Und doch: Klemens H. hat eine schizophrene Psychose und eine dissoziale Persönlichkeitsstörung. Außerdem gilt er als langjährig cannabisabhängig, nahm zudem oft Kokain und das Beruhigungsmittel Diazepam. Er gilt als "erheblich vermindert steuerungsfähig", momentan ist er im Gefängnis. Zwischen 1985 und 2000 saß er in der Forensik, nachdem er vorher insgesamt 43 Monate Jugendstrafe verbüßte. "Die letzten 30 Jahre war ich eingebunkert", sagt er einmal. "Wie soll man da klarkommen?"
Entsprechend lang ist auch die Liste seiner Straftaten. Früher waren es wiederholt Diebstähle, später kamen Brandstiftungen dazu, Unterschlagung und eine sexuelle Nötigung. Im Klinikum Bremen-Ost gibt es eine Sozialpädagogin, der er sich auf 20 Meter nicht nähern darf, weil er sie "massiv terrorisiert" hat, wie sie sagt. "Eine ambulante Betreuung ist zum Scheitern verurteilt", schrieb sein Betreuer zuletzt immer wieder. Dennoch haben sie es in Bremen jahrelang versucht, und eine Zeit lang ging es wohl auch ganz gut, solange H. seine Psychopharmaka noch nicht durch Drogen ersetzt und noch regelmäßig in der Behindertenwerkstatt des Martinshofs gearbeitet hat. Doch selbst dort haben sie ihm gekündigt.

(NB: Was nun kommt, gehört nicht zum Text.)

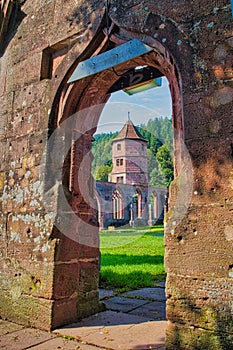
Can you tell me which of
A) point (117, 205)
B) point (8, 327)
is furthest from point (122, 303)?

Zwischen August und Oktober vergangenen Jahres war er dann mindestens 20 Mal am Klinikum Bremen-Nord, was die Staatsanwaltschaft als "Hausfriedensbruch" ansieht, zumal er wiederholt mit Gewalt, sogar Mord gedroht, Äpfel und Steine geworfen haben soll. Er habe sich "ohne medizinischen Grund" in der Ambulanz des Sozialpsychiatrischen Behandlungszentrums aufgehalten, heißt es in der Anklage an einer Stelle, ein anderes Mal wird er so zitiert: "Ich bin psychisch krank. Ich habe ein Recht hier reinzukommen." Die Klinik sah das anders. Und holte die Polizei.
Gutachter Folkerts spricht von einer "Eskalation". "Brandstiftungen sind für Sie nichts ungewöhnliches" sagt ihm Richter Zorn. Doch das Gericht wird möglicherweise zunächst versuchen, sich in ein neues Verfahren zu retten. Aufklärungsbedarf gibt es: H. soll wiederholt Menschen "massiv unter Druck" gesetzt haben, um an Geld zu kommen. Mit Erfolg. Und die AOK soll ihm ohne nähere Prüfung fünfstellige Summen für Taxifahrten ins Klinikum Bremen-Ost überwiesen haben. Ermittlungen oder Anzeigen gab es weder im einen noch im anderen Fall. Am Ende muss ihn das Landgericht womöglich freilassen. Dann wäre das Betreuungsgericht wieder am Zug. Es könnte H. auch so einweisen, wegen Selbst- und Fremdgefährdung. Doch bislang ist auch da nichts passiert.